Suzanne R. Kirschner
Professor Emerita
Psychology
College of the Holy Cross
Suzanne R. Kirschner is a professor emerita of Psychology at the College of the Holy Cross, where she taught cultural psychology, the history and philosophy of psychology, and personality psychology. She received a doctorate from Harvard University, where she also taught and has held appointments in the departments of Social Medicine and the History of Science. Her books and articles explore how psychology and its sociocultural contexts influence and shape each other.
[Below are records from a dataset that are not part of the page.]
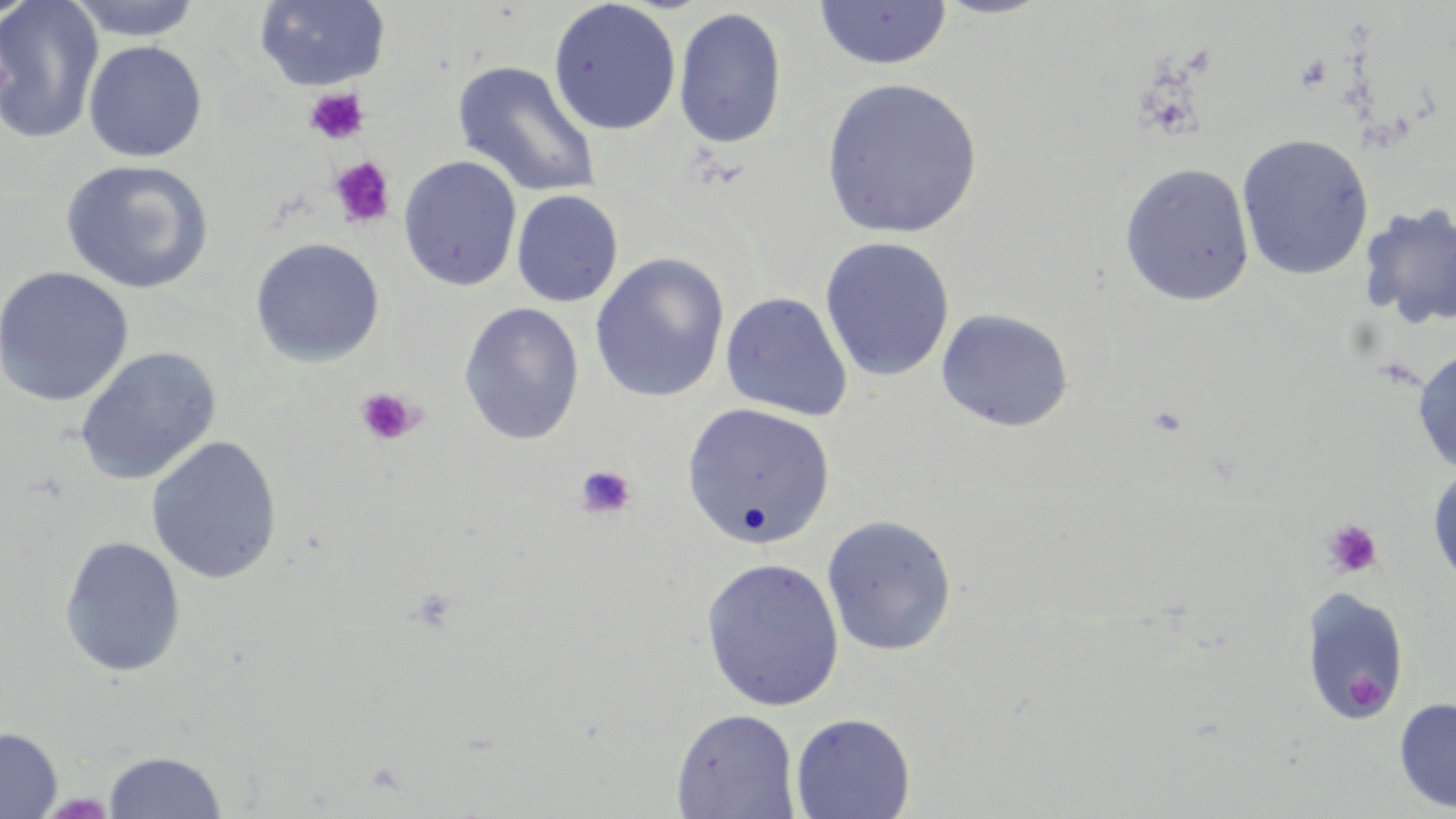
No blood parasites observed.

slide-level diagnosis = no evidence of blood parasites
magnification = 1000x
image size = 1456×819 pixels
modality = optical microscopy
platelet locations = approximate bounding boxes as named x1/y1/x2/y2 corners in pixels: (x1=304, y1=87, x2=369, y2=145), (x1=330, y1=157, x2=396, y2=228), (x1=355, y1=387, x2=421, y2=446), (x1=574, y1=464, x2=636, y2=521), (x1=1322, y1=518, x2=1384, y2=579), (x1=1346, y1=673, x2=1385, y2=714)
field of view = single
preparation = thin blood smear
stain = May-Grünwald-Giemsa
uninfected red blood cell locations = approximate bounding boxes as named x1/y1/x2/y2 corners in pixels: (x1=0, y1=0, x2=104, y2=145), (x1=65, y1=0, x2=204, y2=41), (x1=254, y1=0, x2=391, y2=91), (x1=548, y1=1, x2=681, y2=135), (x1=815, y1=1, x2=953, y2=70), (x1=672, y1=7, x2=788, y2=149), (x1=83, y1=40, x2=207, y2=162), (x1=453, y1=61, x2=601, y2=198), (x1=819, y1=77, x2=983, y2=240), (x1=1236, y1=134, x2=1374, y2=280), (x1=398, y1=156, x2=522, y2=291), (x1=59, y1=160, x2=215, y2=295), (x1=1119, y1=162, x2=1255, y2=306), (x1=511, y1=189, x2=623, y2=307), (x1=1357, y1=202, x2=1456, y2=331), (x1=250, y1=237, x2=385, y2=367), (x1=819, y1=237, x2=955, y2=382), (x1=589, y1=253, x2=729, y2=403), (x1=0, y1=266, x2=134, y2=407), (x1=720, y1=291, x2=852, y2=421), (x1=459, y1=302, x2=584, y2=445), (x1=935, y1=309, x2=1073, y2=432), (x1=74, y1=346, x2=221, y2=486), (x1=1412, y1=347, x2=1456, y2=477), (x1=681, y1=402, x2=836, y2=549), (x1=146, y1=436, x2=283, y2=584), (x1=1427, y1=459, x2=1456, y2=594), (x1=821, y1=514, x2=958, y2=657), (x1=59, y1=536, x2=186, y2=678), (x1=700, y1=557, x2=844, y2=712), (x1=1299, y1=588, x2=1410, y2=726), (x1=1393, y1=696, x2=1456, y2=814), (x1=671, y1=708, x2=801, y2=819), (x1=790, y1=712, x2=915, y2=819), (x1=0, y1=727, x2=62, y2=818), (x1=103, y1=750, x2=226, y2=818)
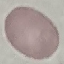
Summary:
  - Malaria status: uninfected
  - Stain: Giemsa
  - Capture: smartphone through the microscope eyepiece
  - Preparation: thin blood film
  - Image type: cell patch, automatically extracted from a larger field of view and resized to 64 × 64 pixels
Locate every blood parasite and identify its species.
Recent publications include “The Oversocialized Conception of the Subject: Desire, Conflict, and the Problem of Social order” (Theory & Psychology, 30th anniversary issue, 2020) and “Subjectivity” [in Slife et al. [eds.], Routledge International Handbook of Theoretical & Philosophical Psychology, 2022). Currently, she is writing a book that integrates insights from psychological anthropology, social theory, and literary theory to develop more sophisticated psychological approaches to the study of human experience and activity.